Count how many lines of the listing contain the word "crop", treating case as significant, and give only that number.
** Start of EXERCISE DATA **
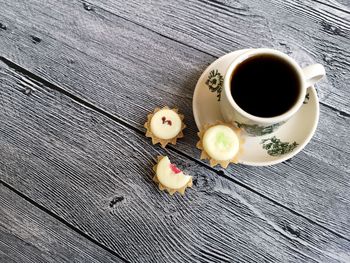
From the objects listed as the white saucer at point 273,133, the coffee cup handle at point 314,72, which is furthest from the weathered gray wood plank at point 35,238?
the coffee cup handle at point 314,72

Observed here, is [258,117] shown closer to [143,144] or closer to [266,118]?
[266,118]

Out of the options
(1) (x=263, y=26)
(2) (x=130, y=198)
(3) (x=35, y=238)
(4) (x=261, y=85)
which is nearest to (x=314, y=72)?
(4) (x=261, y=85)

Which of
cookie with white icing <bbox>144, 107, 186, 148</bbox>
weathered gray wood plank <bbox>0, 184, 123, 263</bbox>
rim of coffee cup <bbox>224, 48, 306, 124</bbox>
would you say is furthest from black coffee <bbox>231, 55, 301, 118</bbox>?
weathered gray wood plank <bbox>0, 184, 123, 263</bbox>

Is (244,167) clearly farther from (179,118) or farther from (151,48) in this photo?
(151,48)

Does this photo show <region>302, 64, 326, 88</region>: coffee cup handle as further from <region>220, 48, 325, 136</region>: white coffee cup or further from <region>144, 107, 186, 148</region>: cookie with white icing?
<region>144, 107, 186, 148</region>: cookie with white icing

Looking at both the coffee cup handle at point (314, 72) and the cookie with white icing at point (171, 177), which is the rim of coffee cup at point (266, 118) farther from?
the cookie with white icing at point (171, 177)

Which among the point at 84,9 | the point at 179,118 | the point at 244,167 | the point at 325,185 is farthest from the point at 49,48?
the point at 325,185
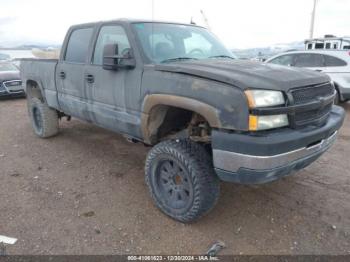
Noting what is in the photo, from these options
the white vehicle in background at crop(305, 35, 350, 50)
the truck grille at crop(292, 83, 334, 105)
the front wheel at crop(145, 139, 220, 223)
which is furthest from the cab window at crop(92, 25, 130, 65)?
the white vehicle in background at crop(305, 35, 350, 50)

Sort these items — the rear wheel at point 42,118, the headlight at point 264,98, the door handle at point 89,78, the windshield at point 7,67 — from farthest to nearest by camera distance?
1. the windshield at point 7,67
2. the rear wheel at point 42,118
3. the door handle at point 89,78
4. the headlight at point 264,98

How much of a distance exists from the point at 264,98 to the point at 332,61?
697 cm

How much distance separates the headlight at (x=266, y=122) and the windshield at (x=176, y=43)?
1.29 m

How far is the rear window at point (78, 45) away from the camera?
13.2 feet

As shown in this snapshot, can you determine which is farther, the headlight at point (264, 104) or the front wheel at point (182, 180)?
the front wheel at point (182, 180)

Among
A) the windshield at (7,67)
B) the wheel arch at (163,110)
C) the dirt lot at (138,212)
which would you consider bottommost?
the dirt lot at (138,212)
** End of EXERCISE DATA **
** Start of EXERCISE DATA **
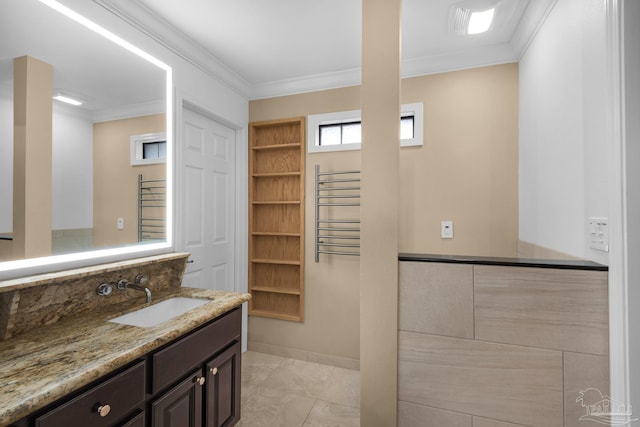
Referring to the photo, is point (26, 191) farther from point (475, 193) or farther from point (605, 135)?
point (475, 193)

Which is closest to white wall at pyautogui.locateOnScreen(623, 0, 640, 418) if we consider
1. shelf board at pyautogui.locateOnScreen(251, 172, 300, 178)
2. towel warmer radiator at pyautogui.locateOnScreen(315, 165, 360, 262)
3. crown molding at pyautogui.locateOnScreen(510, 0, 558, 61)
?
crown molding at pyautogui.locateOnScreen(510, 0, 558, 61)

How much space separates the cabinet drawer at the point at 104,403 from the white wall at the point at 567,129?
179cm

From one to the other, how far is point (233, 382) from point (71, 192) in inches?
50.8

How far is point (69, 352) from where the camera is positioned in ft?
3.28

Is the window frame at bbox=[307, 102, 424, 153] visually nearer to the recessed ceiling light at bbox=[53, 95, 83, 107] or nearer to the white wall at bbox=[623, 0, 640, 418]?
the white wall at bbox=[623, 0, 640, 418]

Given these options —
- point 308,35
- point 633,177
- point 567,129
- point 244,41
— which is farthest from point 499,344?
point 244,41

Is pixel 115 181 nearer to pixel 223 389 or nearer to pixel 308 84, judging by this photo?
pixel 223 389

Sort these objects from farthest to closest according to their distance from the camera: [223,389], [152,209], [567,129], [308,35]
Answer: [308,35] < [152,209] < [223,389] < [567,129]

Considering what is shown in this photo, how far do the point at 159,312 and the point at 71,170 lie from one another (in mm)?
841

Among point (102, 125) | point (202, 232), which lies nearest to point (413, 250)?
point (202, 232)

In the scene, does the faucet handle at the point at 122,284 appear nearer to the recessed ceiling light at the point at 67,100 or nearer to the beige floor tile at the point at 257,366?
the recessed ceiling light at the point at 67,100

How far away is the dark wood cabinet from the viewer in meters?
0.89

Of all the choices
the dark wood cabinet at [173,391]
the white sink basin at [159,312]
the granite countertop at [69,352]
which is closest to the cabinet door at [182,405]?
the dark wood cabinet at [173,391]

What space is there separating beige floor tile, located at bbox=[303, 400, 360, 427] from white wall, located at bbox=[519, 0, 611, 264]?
** End of EXERCISE DATA **
**COMPLETED TASK**.
5